* **WHAT YOU HAVE TO DO**:
Copy the passage from the excerpt on justice, inequality, and health word for word, starting with "Furthermore, it is" and going on through "higher occupational status.".

* **TEXT PROVIDED**:
━━━━━━━━━━
To complicate matters a bit, consider this snippet from Gopal Sreenivasan’s entry (sans citations) on “Justice, Inequality, and Health” for the Stanford Encyclopedia of Philosophy:

“The existence of a social gradient in health certainly suggests that something in addition to health care exercises a powerful influence on an individual’s health—something, moreover, that at least correlates with a social variable. However, it is not clear exactly what this something is. To begin with, similar domestic gradients in individual life expectancy can be found when the social variable is income; when it is education; and when it is social class. By itself, therefore, the surface fact of a social gradient in health is compatible with quite different accounts of the underlying causal influences on individual health. Each distinct social variable might function as a ‘marker’ for a different underlying causal factor, different social variables might function instead as alternative markers for the same underlying causal factor, or there may be some mixture of both. (It is also possible that some social variables — e.g., education — function as a relatively direct causal factor.)

Furthermore, it is not clear how much of the correlation between health and a given social variable is properly causal in the first place. In some cases, there is clearly some ‘reverse causation’ between health and a social variable, notably from poor health to lower income. In addition, there is plainly some causation among social variables, notably from education both to higher income and to higher occupational status.
━━━━━━━━━━
* **RECORD SET**:
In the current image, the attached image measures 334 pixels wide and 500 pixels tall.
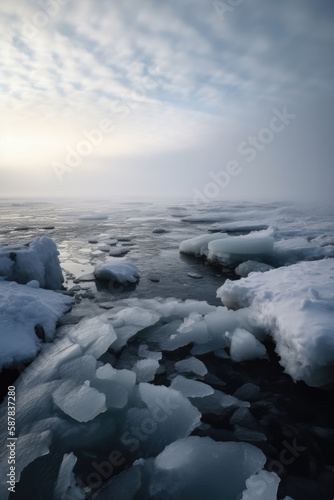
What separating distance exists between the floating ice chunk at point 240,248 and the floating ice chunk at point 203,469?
6180 mm

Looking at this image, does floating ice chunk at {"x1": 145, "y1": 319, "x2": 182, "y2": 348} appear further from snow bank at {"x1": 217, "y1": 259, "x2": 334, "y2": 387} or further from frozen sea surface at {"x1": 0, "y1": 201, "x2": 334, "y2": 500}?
snow bank at {"x1": 217, "y1": 259, "x2": 334, "y2": 387}

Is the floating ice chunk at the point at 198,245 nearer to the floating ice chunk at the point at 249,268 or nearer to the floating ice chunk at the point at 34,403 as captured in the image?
the floating ice chunk at the point at 249,268

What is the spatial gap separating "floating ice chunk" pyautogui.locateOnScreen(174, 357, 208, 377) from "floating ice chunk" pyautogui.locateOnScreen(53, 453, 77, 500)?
1.50 metres

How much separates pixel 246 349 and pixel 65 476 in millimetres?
2316

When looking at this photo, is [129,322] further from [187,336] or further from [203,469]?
[203,469]

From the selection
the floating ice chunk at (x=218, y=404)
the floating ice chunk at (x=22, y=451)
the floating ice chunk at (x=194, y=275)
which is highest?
the floating ice chunk at (x=22, y=451)

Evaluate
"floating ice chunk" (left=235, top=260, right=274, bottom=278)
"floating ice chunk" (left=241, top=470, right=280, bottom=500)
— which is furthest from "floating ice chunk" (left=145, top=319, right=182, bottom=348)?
"floating ice chunk" (left=235, top=260, right=274, bottom=278)

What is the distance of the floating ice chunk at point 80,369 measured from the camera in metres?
2.73

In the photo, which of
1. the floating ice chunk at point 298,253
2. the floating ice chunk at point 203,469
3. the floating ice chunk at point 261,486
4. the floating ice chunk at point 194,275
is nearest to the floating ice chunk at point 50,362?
the floating ice chunk at point 203,469

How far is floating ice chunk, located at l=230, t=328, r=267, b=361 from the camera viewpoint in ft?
10.9

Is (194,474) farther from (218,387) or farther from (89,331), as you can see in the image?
(89,331)

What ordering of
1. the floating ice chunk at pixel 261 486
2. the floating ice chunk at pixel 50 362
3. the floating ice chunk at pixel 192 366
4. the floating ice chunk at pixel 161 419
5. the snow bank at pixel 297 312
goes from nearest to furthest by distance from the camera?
the floating ice chunk at pixel 261 486 → the floating ice chunk at pixel 161 419 → the snow bank at pixel 297 312 → the floating ice chunk at pixel 50 362 → the floating ice chunk at pixel 192 366

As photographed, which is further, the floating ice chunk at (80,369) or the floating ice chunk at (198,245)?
the floating ice chunk at (198,245)

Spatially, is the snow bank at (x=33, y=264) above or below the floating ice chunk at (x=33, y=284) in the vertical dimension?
above
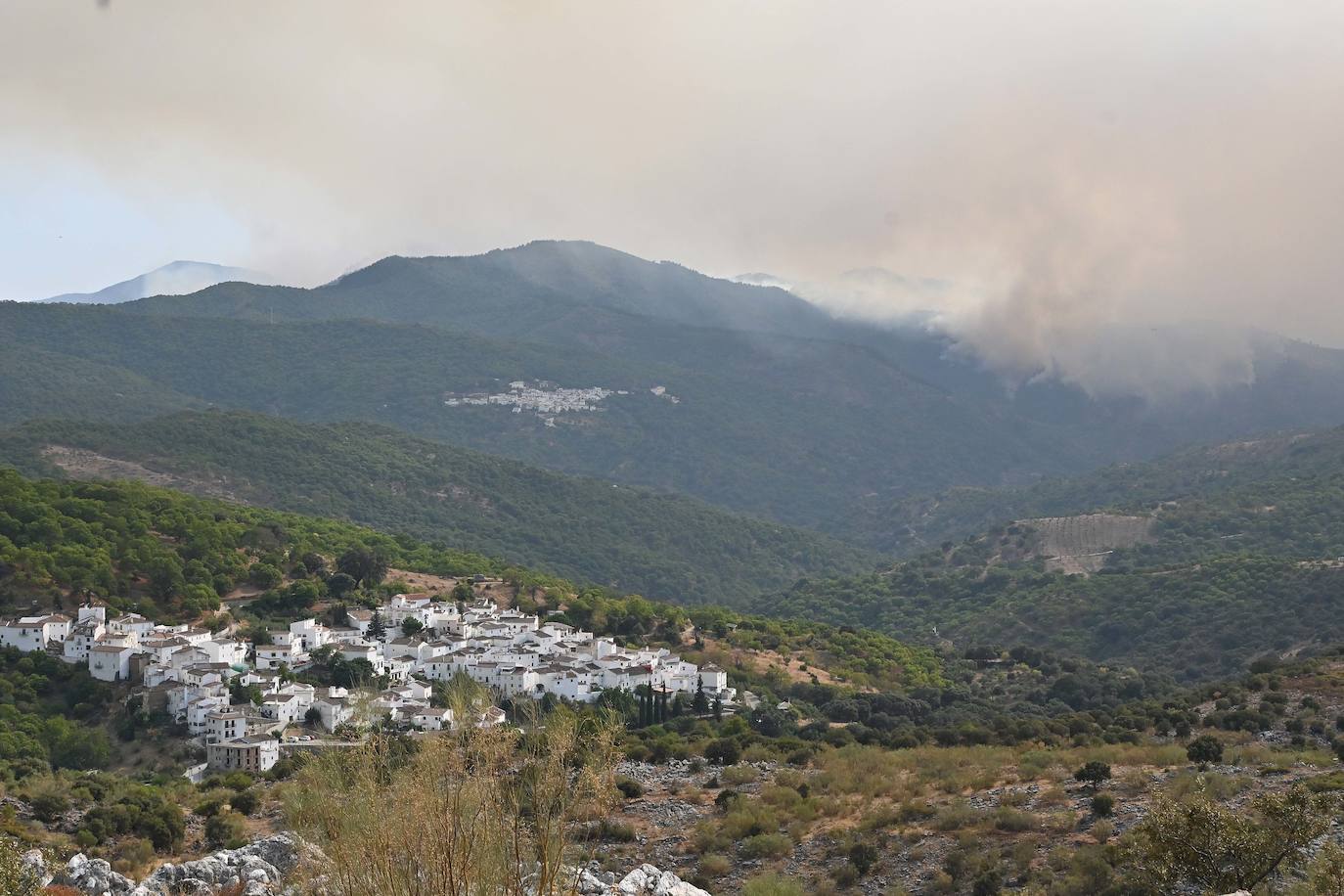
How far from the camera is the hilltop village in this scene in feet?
128

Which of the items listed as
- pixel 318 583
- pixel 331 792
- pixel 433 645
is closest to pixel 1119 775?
pixel 331 792

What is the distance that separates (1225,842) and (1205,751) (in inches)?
351

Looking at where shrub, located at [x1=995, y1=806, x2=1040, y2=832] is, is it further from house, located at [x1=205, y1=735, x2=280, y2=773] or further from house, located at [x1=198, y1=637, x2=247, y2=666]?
house, located at [x1=198, y1=637, x2=247, y2=666]

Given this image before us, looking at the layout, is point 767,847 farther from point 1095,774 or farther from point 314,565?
point 314,565

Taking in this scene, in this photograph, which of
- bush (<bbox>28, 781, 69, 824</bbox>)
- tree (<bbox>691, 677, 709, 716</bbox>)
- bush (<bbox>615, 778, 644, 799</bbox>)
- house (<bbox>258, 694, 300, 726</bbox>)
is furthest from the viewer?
tree (<bbox>691, 677, 709, 716</bbox>)

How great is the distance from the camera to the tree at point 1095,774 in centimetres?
2328

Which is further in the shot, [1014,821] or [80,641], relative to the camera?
[80,641]

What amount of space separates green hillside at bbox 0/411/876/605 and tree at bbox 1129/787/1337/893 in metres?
83.0

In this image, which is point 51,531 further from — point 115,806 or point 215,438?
point 215,438

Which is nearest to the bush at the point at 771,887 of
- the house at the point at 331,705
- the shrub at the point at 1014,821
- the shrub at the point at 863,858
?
the shrub at the point at 863,858

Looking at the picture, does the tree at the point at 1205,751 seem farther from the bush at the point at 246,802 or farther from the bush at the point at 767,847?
the bush at the point at 246,802

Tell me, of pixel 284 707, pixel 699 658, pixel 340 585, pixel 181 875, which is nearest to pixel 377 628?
pixel 340 585

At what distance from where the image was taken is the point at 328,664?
46281 mm

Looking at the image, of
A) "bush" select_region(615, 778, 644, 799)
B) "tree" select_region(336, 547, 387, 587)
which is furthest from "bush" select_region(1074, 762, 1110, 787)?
"tree" select_region(336, 547, 387, 587)
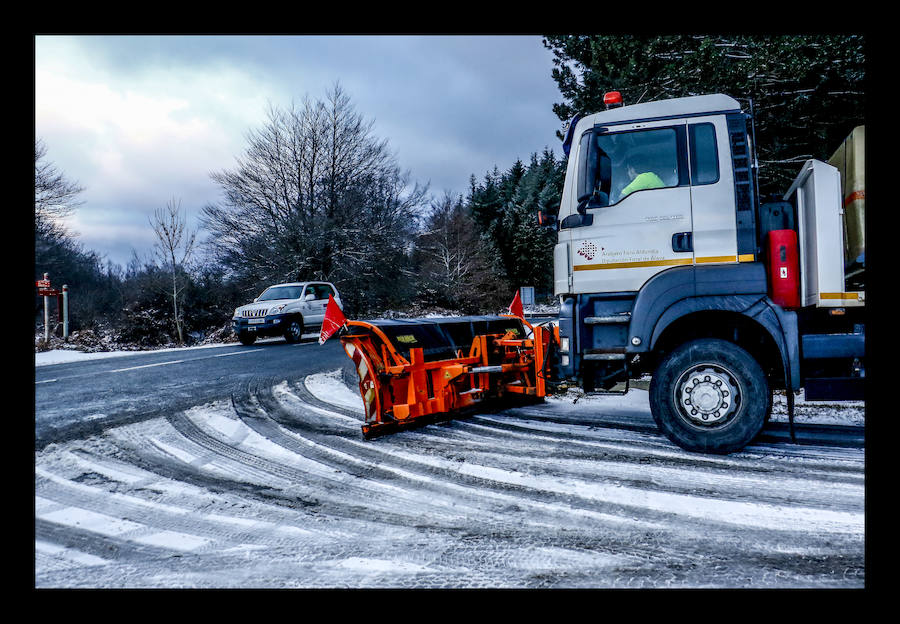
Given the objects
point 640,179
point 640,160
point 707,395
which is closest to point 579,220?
point 640,179

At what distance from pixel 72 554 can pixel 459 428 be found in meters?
3.29

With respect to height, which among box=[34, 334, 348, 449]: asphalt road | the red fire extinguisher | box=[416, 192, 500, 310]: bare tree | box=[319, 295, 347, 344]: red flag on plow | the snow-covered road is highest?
box=[416, 192, 500, 310]: bare tree

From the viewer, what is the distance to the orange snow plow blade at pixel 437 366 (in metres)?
4.88

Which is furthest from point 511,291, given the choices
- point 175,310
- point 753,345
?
point 753,345

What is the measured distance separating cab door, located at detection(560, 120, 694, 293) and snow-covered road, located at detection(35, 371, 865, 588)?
1.54 m

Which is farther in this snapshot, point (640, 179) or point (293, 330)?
point (293, 330)

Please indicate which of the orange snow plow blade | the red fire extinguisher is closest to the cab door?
the red fire extinguisher

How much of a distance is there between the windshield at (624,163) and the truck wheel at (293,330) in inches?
511

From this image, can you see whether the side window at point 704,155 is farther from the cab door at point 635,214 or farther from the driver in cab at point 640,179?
the driver in cab at point 640,179

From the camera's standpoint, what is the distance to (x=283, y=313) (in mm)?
15609

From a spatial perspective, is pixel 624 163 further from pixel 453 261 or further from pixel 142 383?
pixel 453 261

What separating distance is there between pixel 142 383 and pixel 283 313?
7703mm

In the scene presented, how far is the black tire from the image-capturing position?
15.8 m

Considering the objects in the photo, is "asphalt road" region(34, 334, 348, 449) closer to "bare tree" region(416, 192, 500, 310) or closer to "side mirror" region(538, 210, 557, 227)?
"side mirror" region(538, 210, 557, 227)
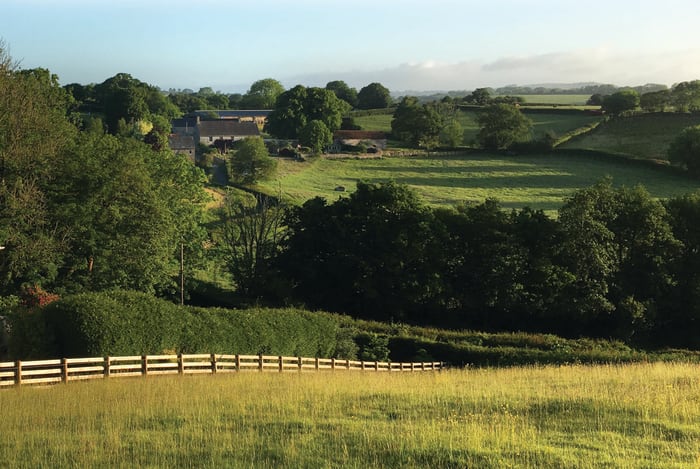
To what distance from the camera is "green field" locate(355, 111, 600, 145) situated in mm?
109338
━━━━━━━━━━
* **EXERCISE RESPONSE**:
Furthermore, it is not clear how much of the correlation between health and a given social variable is properly causal in the first place. In some cases, there is clearly some ‘reverse causation’ between health and a social variable, notably from poor health to lower income. In addition, there is plainly some causation among social variables, notably from education both to higher income and to higher occupational status.